Com isso a tripulação parecia bastante tranqüila, mas a tripulação apenas. Quanto aos passageiros, e marinheiros de primeira viagem, aquilo era um pesadelo. Imaginavam que poderiam afundar a qualquer momento.

Mishtra permanecia ao lado de Archibald. O ex-monge Naomir recuperava-se lentamente das lesões em seu corpo e em sua cabeça. Por vezes acordava, bebia e comia pouco, mas não conseguia levantar-se e andar sozinho. Era auxiliado por Gorum, Kyle e Noran quando precisava fazer suas necessidades.

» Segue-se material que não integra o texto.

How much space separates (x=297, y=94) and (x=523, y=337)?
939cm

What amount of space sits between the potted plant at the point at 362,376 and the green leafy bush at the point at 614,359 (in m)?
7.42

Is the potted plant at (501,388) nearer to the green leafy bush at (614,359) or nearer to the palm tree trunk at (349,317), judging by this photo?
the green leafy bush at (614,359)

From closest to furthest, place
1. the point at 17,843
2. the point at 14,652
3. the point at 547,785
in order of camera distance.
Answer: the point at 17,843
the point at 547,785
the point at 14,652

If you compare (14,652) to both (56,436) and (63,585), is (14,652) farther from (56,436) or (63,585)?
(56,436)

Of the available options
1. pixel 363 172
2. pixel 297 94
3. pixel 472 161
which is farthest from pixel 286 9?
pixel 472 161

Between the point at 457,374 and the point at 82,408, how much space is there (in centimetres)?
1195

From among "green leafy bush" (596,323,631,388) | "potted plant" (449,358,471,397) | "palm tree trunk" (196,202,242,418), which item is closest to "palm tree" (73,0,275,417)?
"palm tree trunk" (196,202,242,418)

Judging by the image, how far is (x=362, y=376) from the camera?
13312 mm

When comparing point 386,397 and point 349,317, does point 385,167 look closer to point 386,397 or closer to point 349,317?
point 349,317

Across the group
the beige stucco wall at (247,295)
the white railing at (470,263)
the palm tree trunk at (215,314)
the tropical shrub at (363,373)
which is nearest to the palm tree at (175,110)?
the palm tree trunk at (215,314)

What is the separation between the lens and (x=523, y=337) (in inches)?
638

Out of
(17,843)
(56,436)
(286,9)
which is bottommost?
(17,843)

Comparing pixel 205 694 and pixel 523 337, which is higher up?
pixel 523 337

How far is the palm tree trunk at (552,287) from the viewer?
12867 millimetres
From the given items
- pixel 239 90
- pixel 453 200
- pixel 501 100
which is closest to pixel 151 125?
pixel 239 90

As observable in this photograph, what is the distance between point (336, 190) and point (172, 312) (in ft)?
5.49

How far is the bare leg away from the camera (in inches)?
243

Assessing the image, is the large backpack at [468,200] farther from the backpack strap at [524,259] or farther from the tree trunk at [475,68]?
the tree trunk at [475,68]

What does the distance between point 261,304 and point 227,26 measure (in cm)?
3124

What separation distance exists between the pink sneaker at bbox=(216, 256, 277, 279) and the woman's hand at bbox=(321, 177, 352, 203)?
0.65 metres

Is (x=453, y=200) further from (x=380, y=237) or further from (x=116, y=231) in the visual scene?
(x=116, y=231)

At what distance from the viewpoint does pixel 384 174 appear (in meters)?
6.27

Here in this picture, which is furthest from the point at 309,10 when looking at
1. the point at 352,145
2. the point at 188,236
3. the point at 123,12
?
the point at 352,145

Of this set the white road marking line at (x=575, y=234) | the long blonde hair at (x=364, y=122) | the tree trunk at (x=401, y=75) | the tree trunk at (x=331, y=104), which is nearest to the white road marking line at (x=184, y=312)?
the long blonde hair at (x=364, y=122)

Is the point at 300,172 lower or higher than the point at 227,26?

Archibald dormia e o coração da silfa palpitava. A situação lhe trazia memórias confusas de um tempo de que já havia esquecido. Seria um sonho? Ou era verdade o que sua memória sugeria? Teria estado do mar no passado? Teria viajado em navios? Acreditava que sim. Mas quando? Por que não conseguia lembrar-se de detalhes? Segurou a mão de Archibald com firmeza e reclinou-se sobre seu corpo. Sentia frio e tentava captar o calor do rapaz. Era irracional, mas ao colar seu corpo ao corpo dele sentiu-se mais segura. Mesmo que ele pudesse fazer pouco para garantir a segurança de qualquer pessoa.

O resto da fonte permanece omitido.